Virtual memory provides some nifty tricks when dealing with memory accesses. Implicit null checks profitably exploit the fact that most null checks never actually fire, and let the virtual memory subsystem notify us in case they do. Managed runtimes with recompilation provide us with the way to exploit profile to make the correct guess about the shape of the check, or even dynamically reshape the code when the assumption about null-check frequency was violated. In the end, the whole thing becomes more or less invisible to the user, while providing substantial performance benefits.

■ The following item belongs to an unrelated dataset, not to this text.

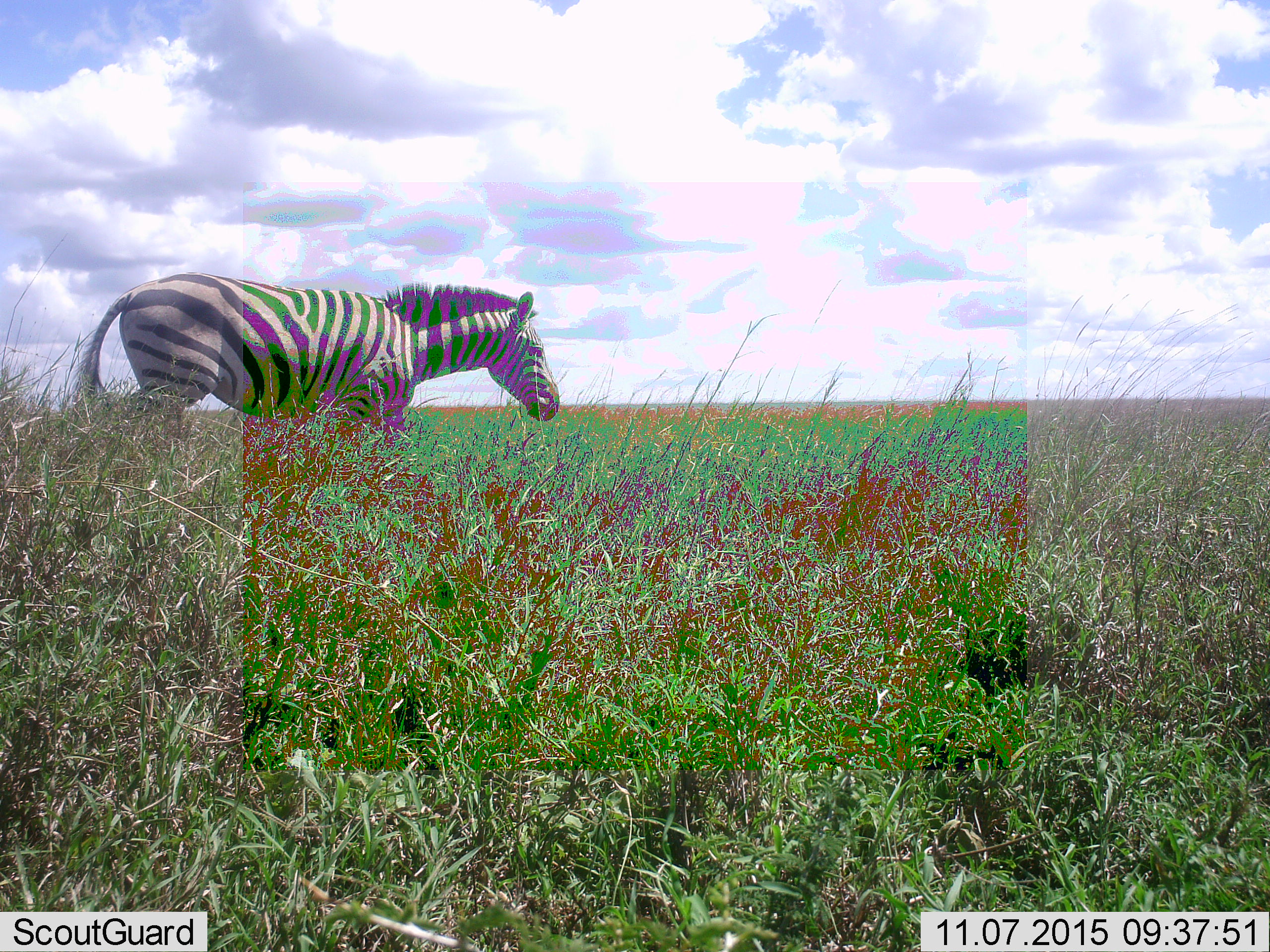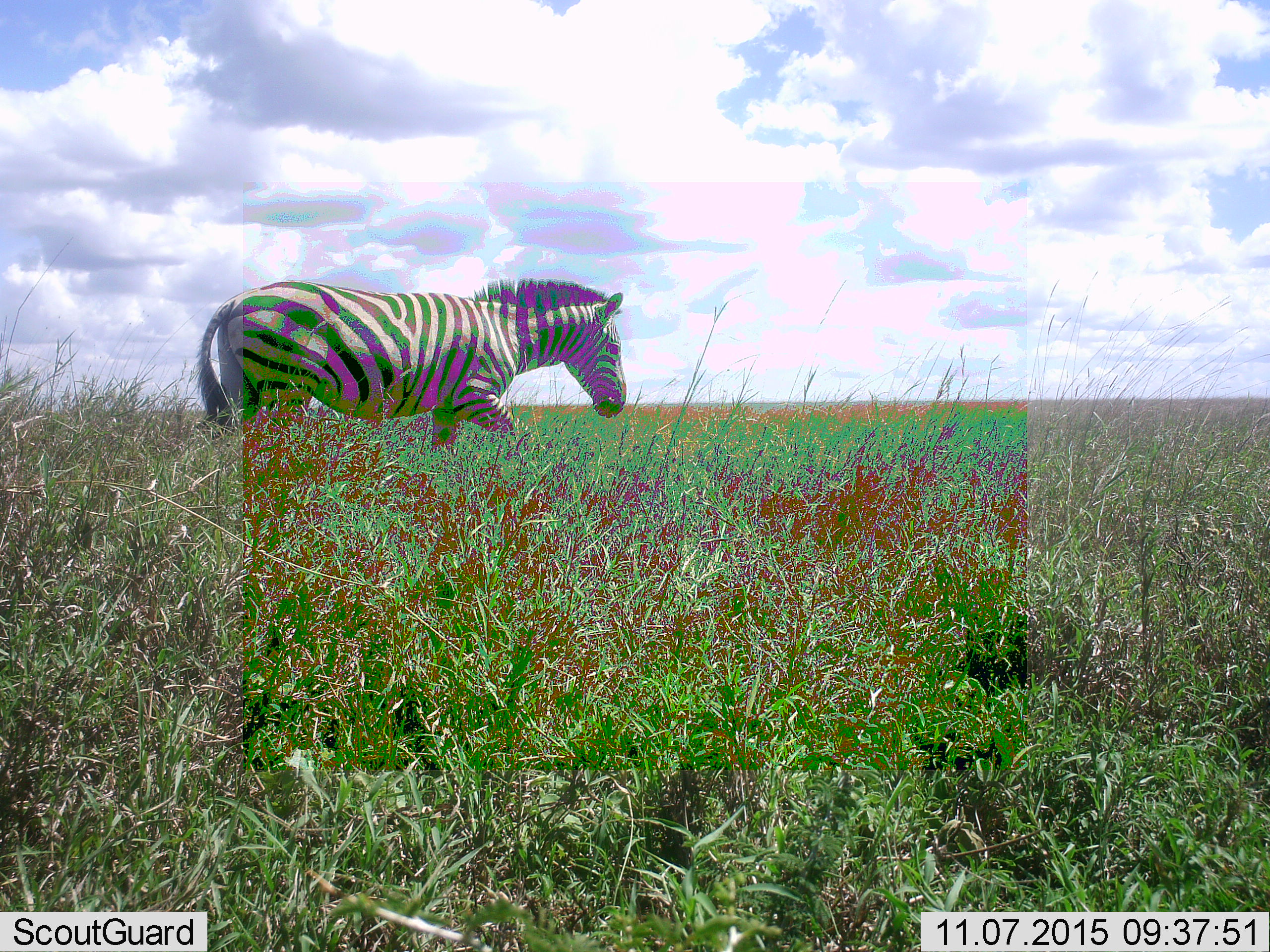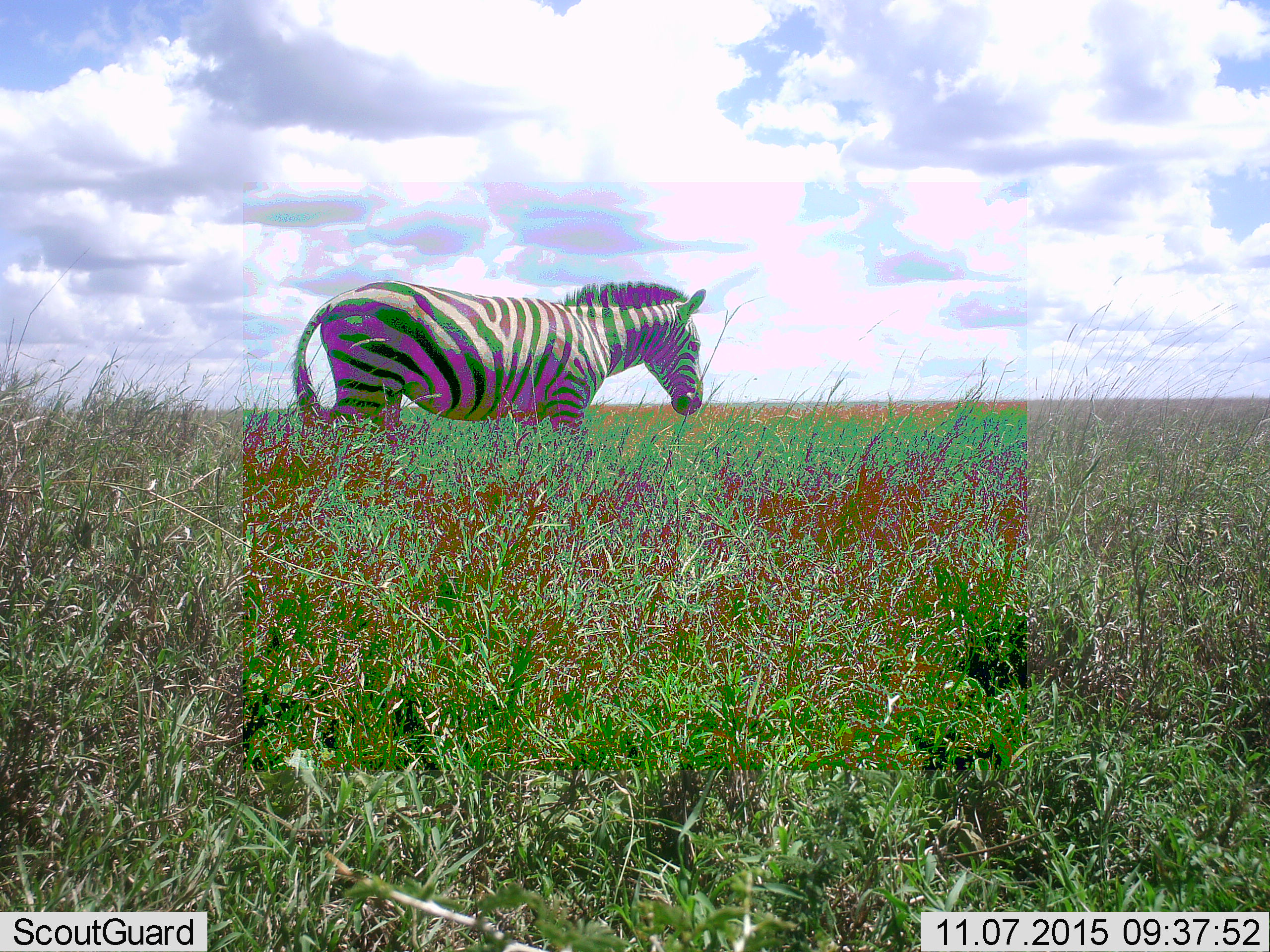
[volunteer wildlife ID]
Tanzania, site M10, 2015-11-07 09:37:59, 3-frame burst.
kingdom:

1. We use 8u — instead of whatever the bleeding edge JDK release these days is — to show this optimization is not very new ;)

2. In more complicated cases, the simplified control flow and free register/flags not used by the explicit null check give the nice code quality improvements.

3. In this code, it actually feeds into so called "uncommon trap", the topic we would cover eventually. Briefly, this is the notification to the runtime that some never-taken branch is actually taken, and asking JVM to recompile the method using that fact.

4. While this benchmark shows the dynamic recompilation, it can be shown the same effect would be achieved if we fed null-s, and thus updated the initial profile, before the benchmark code was executed.

5. That 0x…bfe: mov %r12d,0x10(%rsi) is a nice low-level WTF.

6. -prof perfasm filters everything that happens during warmup iterations, and this is why we don’t see the disassembly from the previous test.